いつだってわくわくする幕開けだけど、今日は隣でスナック菓子を食べる音が混ざっていた。
「リアムってムービー見るときお菓子たべるんだ」
「パピアくん……食べないんだ」
「ぱりぱりしてる音が邪魔じゃない?」
「別に」
慣れの問題なのかな……
ぼくは首を傾げ、リアムはスナックを食べ続けた。
ぱりぱり、ぽりぽり。
かりかり、しゃくしゃく。
「リアム。ぼくが『アンドロイド・ジャーニー』を視聴している時は、横で食べるスナックはチョコとかマシュマロにしてほしい」
そう告げて、チョコマシュマロ大容量パックを渡した。
『アンドロイド・ジャーニー』海洋アンドロイド総集編を半分くらい見終われば、さすがに眠くなってきた。
「パピア、そろそろ寝に行くかい?」
「あと一話だけ」
「じゃあここで寝られるようにしておこうか」
父さんはリビングにティピを吊るしてくれた。タオルケット付きだ。
ふたつの小さなインディアンテントに、お互い相棒を抱えて入る。ぼくはシロナガスクジラ、リアムはテディベア。

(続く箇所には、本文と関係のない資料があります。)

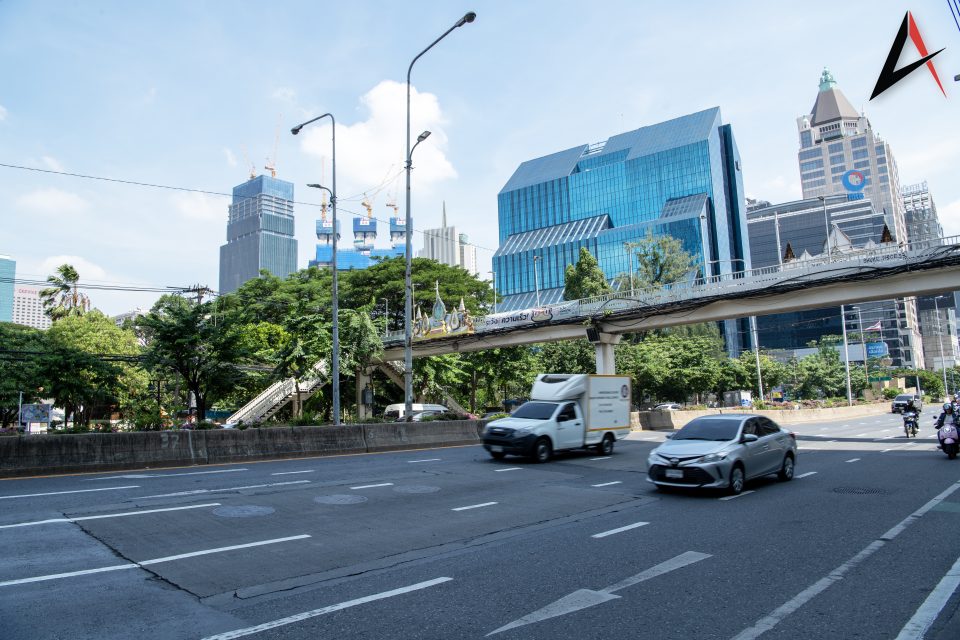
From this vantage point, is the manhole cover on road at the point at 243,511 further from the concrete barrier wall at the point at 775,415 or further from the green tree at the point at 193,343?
the concrete barrier wall at the point at 775,415

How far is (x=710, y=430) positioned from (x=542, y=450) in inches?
230

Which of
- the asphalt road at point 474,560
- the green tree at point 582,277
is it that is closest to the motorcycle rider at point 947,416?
the asphalt road at point 474,560

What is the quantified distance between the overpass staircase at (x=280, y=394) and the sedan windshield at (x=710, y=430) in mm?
29286

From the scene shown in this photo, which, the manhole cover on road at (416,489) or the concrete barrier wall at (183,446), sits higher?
the concrete barrier wall at (183,446)

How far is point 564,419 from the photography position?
736 inches

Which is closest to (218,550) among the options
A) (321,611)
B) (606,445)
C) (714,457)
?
(321,611)

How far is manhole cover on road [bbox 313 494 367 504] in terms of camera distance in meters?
11.2

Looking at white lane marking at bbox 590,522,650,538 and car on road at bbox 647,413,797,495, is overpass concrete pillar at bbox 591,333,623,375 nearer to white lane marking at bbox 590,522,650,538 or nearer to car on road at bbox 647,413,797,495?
car on road at bbox 647,413,797,495

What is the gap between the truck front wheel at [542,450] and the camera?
17.6 meters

水筒にはミネラルウォーター。おっきなカンテラも出してくれたから、雰囲気はすごくアウトドアだ。
心行くまで『アンドロイド・ジャーニー』を視聴する。
「パピアくんのお父さん、すごく優しいね。今日は泊めてくれてありがとう……」
「ぼくも楽しいよ」
しばらく沈黙が続く。
「……じーちゃんは好きじゃないんだ」
「厳しいの?」
「ぜんぜん。ボクに甘い。お小遣いもくれる。ボクの名付け親で………本名を呼ぶんだ」
リアムの本名?
………えーと。
ウィリアム・ウィルソン。
………だったはず。
「ボクの本名、ジジ臭すぎる! ミスターが似合いそうな名前って、恥ずかしい!」
恥ずかしいかどうかはわからないけど、たしかにミスクよりミスターって感じの名前だ。
古風で凛々しいと思うけどな。
世界初の爵位持ちアンドロイド、Sir.ウィリアム・ウィンザーと同じ名前じゃないか。
「いいな、パピアって。Mx.が合う」
「そうかな?」
「そうだよ!」
勢い込んだ即答だ。
「しかもじーちゃんは、自分のことを周りの人たちにMr.ウィルソンって呼ばせているんだよ。もう恥ずかしいっていうか気持ち悪いっていうか、ボクの人生に関わってほしくない!」
たしかに、それは嫌だな。
Mr.って呼ばせている祖父。
「泊めてくれてほんとに感謝している。大感謝だから、ボクが失礼なことしたら言って。今日のリングイネめちゃくちゃ美味しかったら思いっ切り食べたけど、パピアくんの分とっちゃった気がして……」
「ぼくは普通に食べたから平気だよ。そもそもお客さんがたくさん食べるもんだよ」
「ホームパーティーとかでいつも食べ過ぎて夢中になっちゃうし」
「それはちょっと寂しいかもね。リアムとお喋りしたかった子が、肩透かしだよ」
「そっか、そうかも」
お喋りをしていると眠くなってきた。ぼくはシロナガスクジラをぎゅっと抱きしめ、タオルケットの海で寝た。
ぼくの名前、羨ましいんだ。
母さんが付けてくれた名前が羨ましがられて、胸の奥底がくすぐられたみたいな気分になる。母さんを思い出すたびに辛いけど、辛いのに混ざって甘いものがある。
──パピア、私の真珠ちゃん──
母さんの優しい記憶。
円やかな暖かな、そしてふっと消えてしまいそうな感覚を逃がさないように、シロナガスクジラをぎゅっと抱き締める。
ぼくは真珠だった。
真珠貝が自分の意思で孕んだ養殖の真珠。
貝に包まれた真珠のように、ぼくは目を閉じた。